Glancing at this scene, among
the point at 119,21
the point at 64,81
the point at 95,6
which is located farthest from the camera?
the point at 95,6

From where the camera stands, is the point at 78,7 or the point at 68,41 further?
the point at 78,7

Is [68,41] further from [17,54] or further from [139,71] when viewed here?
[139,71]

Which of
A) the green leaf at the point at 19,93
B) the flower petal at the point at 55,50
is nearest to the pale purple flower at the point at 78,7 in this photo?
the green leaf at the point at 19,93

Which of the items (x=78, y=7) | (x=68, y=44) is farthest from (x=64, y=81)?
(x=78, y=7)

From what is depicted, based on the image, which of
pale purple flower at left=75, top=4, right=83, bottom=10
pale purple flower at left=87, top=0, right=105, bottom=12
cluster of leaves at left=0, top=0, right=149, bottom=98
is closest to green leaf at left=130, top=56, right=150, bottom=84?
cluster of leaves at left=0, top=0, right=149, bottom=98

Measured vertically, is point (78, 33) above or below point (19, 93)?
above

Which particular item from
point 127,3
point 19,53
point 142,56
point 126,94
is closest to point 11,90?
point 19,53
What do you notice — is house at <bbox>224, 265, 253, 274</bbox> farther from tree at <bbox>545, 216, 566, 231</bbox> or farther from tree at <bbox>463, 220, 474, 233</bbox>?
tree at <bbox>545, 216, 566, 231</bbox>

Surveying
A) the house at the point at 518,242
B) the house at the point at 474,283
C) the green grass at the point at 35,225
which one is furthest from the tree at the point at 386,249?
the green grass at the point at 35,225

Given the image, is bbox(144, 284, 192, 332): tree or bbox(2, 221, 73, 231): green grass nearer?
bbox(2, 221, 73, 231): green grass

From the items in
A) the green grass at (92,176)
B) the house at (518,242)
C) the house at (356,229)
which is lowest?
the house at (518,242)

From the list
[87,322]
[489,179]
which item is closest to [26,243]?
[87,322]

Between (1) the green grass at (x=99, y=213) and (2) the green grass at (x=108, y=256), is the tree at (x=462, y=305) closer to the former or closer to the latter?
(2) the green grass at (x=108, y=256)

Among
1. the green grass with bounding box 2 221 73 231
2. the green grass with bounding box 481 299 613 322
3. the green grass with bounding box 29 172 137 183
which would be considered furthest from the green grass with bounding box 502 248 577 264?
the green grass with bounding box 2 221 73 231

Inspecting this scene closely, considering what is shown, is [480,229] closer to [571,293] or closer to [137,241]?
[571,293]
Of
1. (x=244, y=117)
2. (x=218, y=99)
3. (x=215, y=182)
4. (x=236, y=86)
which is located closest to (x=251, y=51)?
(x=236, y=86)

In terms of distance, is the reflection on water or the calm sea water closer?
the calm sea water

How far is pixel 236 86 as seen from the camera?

━━━

Objetivo: Represente todos os itens acima como uma lista JSON de strings, com uma string para cada linha e sem incluir as linhas em branco.

Resultado completo:
[
  "Glancing at this scene, among",
  "the point at 119,21",
  "the point at 64,81",
  "the point at 95,6",
  "which is located farthest from the camera?",
  "the point at 95,6",
  "From where the camera stands, is the point at 78,7 or the point at 68,41 further?",
  "the point at 78,7",
  "Is [68,41] further from [17,54] or further from [139,71] when viewed here?",
  "[139,71]",
  "Which of",
  "A) the green leaf at the point at 19,93",
  "B) the flower petal at the point at 55,50",
  "is nearest to the pale purple flower at the point at 78,7 in this photo?",
  "the green leaf at the point at 19,93",
  "Which of the items (x=78, y=7) | (x=68, y=44) is farthest from (x=64, y=81)?",
  "(x=78, y=7)",
  "From what is depicted, based on the image, which of",
  "pale purple flower at left=75, top=4, right=83, bottom=10",
  "pale purple flower at left=87, top=0, right=105, bottom=12",
  "cluster of leaves at left=0, top=0, right=149, bottom=98",
  "is closest to green leaf at left=130, top=56, right=150, bottom=84?",
  "cluster of leaves at left=0, top=0, right=149, bottom=98",
  "Measured vertically, is point (78, 33) above or below point (19, 93)?",
  "above",
  "Which particular item from",
  "point 127,3",
  "point 19,53",
  "point 142,56",
  "point 126,94",
  "is closest to point 11,90?",
  "point 19,53",
  "What do you notice — is house at <bbox>224, 265, 253, 274</bbox> farther from tree at <bbox>545, 216, 566, 231</bbox> or farther from tree at <bbox>463, 220, 474, 233</bbox>?",
  "tree at <bbox>545, 216, 566, 231</bbox>",
  "Surveying",
  "A) the house at the point at 518,242",
  "B) the house at the point at 474,283",
  "C) the green grass at the point at 35,225",
  "which one is furthest from the tree at the point at 386,249?",
  "the green grass at the point at 35,225",
  "Given the image, is bbox(144, 284, 192, 332): tree or bbox(2, 221, 73, 231): green grass nearer?",
  "bbox(2, 221, 73, 231): green grass",
  "From the items in",
  "A) the green grass at (92,176)",
  "B) the house at (518,242)",
  "C) the house at (356,229)",
  "which is lowest?",
  "the house at (518,242)",
  "From the list",
  "[87,322]",
  "[489,179]",
  "which item is closest to [26,243]?",
  "[87,322]",
  "Between (1) the green grass at (x=99, y=213) and (2) the green grass at (x=108, y=256), is the tree at (x=462, y=305) closer to the former or closer to the latter?",
  "(2) the green grass at (x=108, y=256)",
  "Among",
  "1. the green grass with bounding box 2 221 73 231",
  "2. the green grass with bounding box 481 299 613 322",
  "3. the green grass with bounding box 29 172 137 183",
  "which would be considered furthest from the green grass with bounding box 502 248 577 264?",
  "the green grass with bounding box 2 221 73 231",
  "Inspecting this scene closely, considering what is shown, is [480,229] closer to [571,293] or closer to [137,241]?",
  "[571,293]",
  "Of",
  "1. (x=244, y=117)",
  "2. (x=218, y=99)",
  "3. (x=215, y=182)",
  "4. (x=236, y=86)",
  "which is located closest to (x=251, y=51)?",
  "(x=236, y=86)",
  "In terms of distance, is the reflection on water or the calm sea water closer?",
  "the calm sea water",
  "How far is pixel 236 86 as seen from the camera?"
]